Ghanian President Nana Akufo-Addo has
told the UN that the US and much of Europe were founded on riches "harvested from the sweat, tears, blood and horrors of the trans-Atlantic slave trade" and centuries of exploitation.
He also pointed to the difficulty of achieving prosperity for nations that, "for centuries, had their natural resources looted and their peoples traded as commodities."
Commenting on the president's speech, Dr. Aaron Ogundiwin, an associate professor of political science at Nigeria's Babcock University, told Sputnik Africa that Africa's colonial masters who plundered and continue to exploit the continent must stop thieving.
Ogundiwin specified that the continent "is still being exploited" by the UK, the US, France and other Western European powers. In this vein, the expert noted that the payment of reparations by colonial countries to African nations "will not solve the problem completely."
He was echoed by Koffi Kouakou, a senior lecturer at the University of Johannesburg's Centre for Africa-China Studies, who doubted that reparations would help African countries to keep pace with Western powers, arguing that "the times are not the same."
Kouakou told
Sputnik Africa that the West, "which traded on the blood and fear and suffering of other people, especially African," is not going to
pay reparations or even ask for forgiveness.
"They're still in denial. They're still struggling to even think about thinking about forgiveness, let alone reparation. And even more important they are in a position of force today, as they have been for centuries. So they're not going to bother with it," the pundit remarked.
Given this, Africans should not "waste energy" seeking reparations, but rather they need to build themselves, following the example of China, which after a century of humiliation was able "to build their own and to bootstrap themselves so much so that today they're proud of being who they are."
Another expert, Dr. Ongama Mtimka, a senior researcher, political analyst, lecturer, and nonprofit organization executive based at the Nelson Mandela University, believes that Western reparations to Africa are necessary, but noted that African nations themselves have the resources to grow their economies.

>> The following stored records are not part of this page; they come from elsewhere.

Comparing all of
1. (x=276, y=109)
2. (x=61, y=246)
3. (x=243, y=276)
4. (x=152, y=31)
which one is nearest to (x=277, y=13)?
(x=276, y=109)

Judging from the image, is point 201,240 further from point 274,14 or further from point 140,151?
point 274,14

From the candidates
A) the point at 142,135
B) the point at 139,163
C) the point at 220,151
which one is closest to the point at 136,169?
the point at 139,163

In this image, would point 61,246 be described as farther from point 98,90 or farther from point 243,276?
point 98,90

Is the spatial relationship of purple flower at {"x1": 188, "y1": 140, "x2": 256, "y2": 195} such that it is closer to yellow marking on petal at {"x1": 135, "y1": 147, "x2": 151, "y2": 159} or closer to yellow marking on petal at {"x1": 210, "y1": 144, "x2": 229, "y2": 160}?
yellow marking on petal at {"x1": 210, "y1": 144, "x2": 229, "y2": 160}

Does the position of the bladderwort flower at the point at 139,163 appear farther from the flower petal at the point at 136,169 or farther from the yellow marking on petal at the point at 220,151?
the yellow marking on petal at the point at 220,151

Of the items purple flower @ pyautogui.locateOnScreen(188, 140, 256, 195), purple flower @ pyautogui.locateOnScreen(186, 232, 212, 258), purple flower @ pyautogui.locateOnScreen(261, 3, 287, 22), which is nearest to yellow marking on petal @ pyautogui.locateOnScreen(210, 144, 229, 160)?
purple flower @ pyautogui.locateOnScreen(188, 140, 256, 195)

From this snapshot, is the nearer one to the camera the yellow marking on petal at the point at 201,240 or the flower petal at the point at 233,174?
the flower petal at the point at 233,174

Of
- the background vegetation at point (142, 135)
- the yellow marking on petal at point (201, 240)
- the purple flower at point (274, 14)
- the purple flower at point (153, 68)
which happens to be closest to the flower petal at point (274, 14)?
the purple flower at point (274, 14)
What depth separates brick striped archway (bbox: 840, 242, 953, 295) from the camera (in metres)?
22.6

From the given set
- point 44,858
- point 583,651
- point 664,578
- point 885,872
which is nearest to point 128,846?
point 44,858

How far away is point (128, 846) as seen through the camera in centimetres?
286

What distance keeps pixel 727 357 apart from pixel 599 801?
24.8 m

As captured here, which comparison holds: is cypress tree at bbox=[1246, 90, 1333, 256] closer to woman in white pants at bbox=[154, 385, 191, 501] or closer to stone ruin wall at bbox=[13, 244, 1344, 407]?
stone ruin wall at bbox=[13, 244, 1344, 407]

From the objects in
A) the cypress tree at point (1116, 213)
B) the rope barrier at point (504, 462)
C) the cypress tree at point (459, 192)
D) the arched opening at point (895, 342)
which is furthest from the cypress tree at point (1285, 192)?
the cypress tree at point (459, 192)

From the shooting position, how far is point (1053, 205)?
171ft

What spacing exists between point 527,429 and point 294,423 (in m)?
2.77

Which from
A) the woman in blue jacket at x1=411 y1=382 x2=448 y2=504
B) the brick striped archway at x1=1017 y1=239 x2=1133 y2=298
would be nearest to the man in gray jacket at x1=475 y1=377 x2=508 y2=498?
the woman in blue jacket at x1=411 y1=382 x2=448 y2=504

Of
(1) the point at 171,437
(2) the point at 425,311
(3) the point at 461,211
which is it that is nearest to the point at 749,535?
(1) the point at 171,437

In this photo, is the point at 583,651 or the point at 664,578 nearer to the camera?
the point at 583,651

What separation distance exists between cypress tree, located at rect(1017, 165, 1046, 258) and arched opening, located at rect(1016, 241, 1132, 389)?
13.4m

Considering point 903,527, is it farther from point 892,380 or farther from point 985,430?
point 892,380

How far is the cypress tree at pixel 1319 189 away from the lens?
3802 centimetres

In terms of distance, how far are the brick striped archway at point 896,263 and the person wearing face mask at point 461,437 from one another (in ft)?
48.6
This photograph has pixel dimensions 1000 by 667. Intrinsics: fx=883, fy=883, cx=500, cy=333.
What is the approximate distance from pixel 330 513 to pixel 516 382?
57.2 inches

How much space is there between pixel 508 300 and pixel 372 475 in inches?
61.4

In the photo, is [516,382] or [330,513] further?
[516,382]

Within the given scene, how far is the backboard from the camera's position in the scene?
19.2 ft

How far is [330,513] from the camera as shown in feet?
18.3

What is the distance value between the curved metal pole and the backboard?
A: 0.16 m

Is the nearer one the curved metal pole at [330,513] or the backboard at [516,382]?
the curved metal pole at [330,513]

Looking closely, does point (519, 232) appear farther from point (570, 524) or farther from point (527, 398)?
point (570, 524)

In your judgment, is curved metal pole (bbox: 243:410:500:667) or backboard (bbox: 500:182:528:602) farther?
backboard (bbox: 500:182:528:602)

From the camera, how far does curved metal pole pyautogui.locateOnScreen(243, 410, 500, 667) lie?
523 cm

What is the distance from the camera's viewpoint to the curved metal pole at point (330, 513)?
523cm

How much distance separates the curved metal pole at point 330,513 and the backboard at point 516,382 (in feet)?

Apart from the Ghanaian president, Angola's President
Joao Lourenco also made a speech to the General Assembly on Wednesday in which he pointed to the existence of an "invisible hand interested in destabilizing our continent,
only concerned with expanding its sphere of influence."
Lecturer Kouakou of the University of Johannesburg agreed with the Angolan president and explained that there is "an enormous amount of evidence" that certain forces are, as they have been for a century, "destabilizing the continent."
The researcher clarified that this
"hand" does not have a specific location, but "moves where it can have power: to England, to the US, to Europe in general."
Kouakou added that one of the goals of this unknown force may be to divide Africans.
Dr. Ogundiwin, commenting on the issue, noted that Moscow does not follow the same logic as this "hand."
Ogundiwin reasoned that among young people on the continent, especially in West Africa, Moscow is "well-received and well-accepted."
The 78th session of the UN General Assembly, which takes place between September 19 and 22, has given the floor to a number of African leaders, including the presidents of South Africa and Nigeria, who addressed the assembly with their vision of world problems from the perspective of the African continent.